SUPREME COURT: To Hear Physician Bonus Case
The U.S. Supreme Court later this month will hear arguments on a patient's rights case, in which the plaintiff claims that her HMO "failed to arrange for critical tests" that would have revealed her inflamed appendix because of the plan's physician-bonus system, the Washington Post reports. The first-of-its-kind case, Pegram v. Herdrich, comes before the court as Congress "enters final negotiations over how far the federal government should go in regulating managed care." The issue of whether patients can sue their HMOs is now the "most contentious aspect" of the current health care policy debate. "Ten years ago everyone was shrieking about how we were over-testing everyone, and the medical profession was being pilloried," said Carter Phillips, the attorney representing the Carle Association Clinic, the defendant in the case. But plaintiff Cynthia Herdrich contends that when a physician-run HMO offers its doctors rewards based on cost savings, it "necessarily compromises their loyalty to the patient and violates the HMO's obligations under federal law." If Herdrich emerges the victor, she will not win any monetary damages, but she would "force the HMO to end its incentive practice."
Circuit Court Denounces HMOs
In a "strongly worded indictment of HMOs," the Chicago-based U.S. Court of Appeals for the 7th Circuit ruled for Herdrich.

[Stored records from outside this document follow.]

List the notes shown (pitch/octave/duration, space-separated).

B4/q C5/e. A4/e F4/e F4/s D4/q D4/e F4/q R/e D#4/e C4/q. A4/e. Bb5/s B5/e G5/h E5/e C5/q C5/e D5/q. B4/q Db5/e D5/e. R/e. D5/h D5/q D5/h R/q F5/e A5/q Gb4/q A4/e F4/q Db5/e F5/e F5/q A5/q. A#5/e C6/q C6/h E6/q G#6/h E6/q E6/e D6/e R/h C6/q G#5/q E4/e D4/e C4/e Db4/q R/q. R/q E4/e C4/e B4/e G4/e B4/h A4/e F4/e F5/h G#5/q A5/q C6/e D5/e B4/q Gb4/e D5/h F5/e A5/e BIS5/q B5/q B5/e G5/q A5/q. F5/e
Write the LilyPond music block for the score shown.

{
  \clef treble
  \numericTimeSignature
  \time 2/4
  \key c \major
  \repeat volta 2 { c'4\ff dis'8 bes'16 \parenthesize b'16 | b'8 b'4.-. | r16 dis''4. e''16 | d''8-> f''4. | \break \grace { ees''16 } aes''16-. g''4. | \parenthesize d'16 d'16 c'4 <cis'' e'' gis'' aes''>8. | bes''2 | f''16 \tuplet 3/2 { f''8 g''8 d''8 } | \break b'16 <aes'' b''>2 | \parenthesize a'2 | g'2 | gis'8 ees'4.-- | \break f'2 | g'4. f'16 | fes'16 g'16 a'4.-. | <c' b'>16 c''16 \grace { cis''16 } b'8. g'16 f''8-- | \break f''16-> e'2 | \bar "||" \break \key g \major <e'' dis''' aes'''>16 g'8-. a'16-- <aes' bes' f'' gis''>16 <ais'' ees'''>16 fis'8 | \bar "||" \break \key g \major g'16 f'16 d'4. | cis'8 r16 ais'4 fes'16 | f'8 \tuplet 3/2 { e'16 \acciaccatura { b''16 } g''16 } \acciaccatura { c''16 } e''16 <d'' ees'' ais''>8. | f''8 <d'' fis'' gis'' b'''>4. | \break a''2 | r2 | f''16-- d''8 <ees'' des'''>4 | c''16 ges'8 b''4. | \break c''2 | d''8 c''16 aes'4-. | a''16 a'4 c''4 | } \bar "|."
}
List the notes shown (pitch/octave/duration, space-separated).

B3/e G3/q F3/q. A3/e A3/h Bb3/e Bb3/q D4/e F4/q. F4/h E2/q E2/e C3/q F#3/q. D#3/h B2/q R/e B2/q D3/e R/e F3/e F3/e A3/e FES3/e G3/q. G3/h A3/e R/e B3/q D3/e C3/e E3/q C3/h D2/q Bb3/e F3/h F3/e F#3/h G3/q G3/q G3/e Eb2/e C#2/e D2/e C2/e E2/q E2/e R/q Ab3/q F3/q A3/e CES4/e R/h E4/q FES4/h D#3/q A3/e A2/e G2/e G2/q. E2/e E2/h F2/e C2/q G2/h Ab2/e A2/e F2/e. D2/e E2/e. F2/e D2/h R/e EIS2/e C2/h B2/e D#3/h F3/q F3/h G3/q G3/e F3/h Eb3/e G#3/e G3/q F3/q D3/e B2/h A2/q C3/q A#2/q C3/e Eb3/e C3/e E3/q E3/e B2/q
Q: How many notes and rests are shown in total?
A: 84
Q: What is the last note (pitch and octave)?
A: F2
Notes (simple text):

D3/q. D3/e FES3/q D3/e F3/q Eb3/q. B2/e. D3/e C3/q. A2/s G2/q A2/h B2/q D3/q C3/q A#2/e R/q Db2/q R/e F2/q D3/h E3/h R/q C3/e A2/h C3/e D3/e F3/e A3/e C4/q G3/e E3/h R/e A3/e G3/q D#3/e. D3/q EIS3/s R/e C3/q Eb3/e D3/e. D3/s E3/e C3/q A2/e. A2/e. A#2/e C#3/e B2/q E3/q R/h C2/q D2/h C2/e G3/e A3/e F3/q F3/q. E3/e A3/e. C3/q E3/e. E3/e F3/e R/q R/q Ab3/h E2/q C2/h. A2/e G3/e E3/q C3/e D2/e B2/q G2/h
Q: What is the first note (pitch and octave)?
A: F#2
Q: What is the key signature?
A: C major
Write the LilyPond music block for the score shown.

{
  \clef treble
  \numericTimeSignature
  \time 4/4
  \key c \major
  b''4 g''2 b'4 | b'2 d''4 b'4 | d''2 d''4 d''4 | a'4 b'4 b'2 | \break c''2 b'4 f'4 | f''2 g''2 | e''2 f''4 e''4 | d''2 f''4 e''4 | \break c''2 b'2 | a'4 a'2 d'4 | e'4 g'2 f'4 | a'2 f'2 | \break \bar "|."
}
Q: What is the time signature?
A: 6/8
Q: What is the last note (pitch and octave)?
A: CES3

Judge John Coffey wrote in his opinion: "An increasing number of Americans believe that dollars are more important than people in the evolving (HMO) system. ... With a jaundiced eye focused firmly on year-end bonuses, it is not unrealistic to assume that the doctors rendering care under the plan were swayed to be most frugal when exercising their discretionary authority to the detriment of their membership." In addition to Herdrich's malpractice suit, her attorneys have also filed court papers which argue that Carle Clinic and its doctors breached their fiduciary duty to plan participants under the Employee Retirement Income Security Act, a 1974 law that regulates private employee benefits plans. Although a lower court judge dismissed that claim, the 7th Circuit panel reversed the ruling in 1998, arguing that the HMO had a fiduciary duty to Herdrich. The ruling noted, "we hold that incentives can rise to the level of a breach [of that duty] where ... physicians delay providing necessary treatment to ... plan beneficiaries for the sole purpose of increasing their bonuses" (Biskupic, 2/17).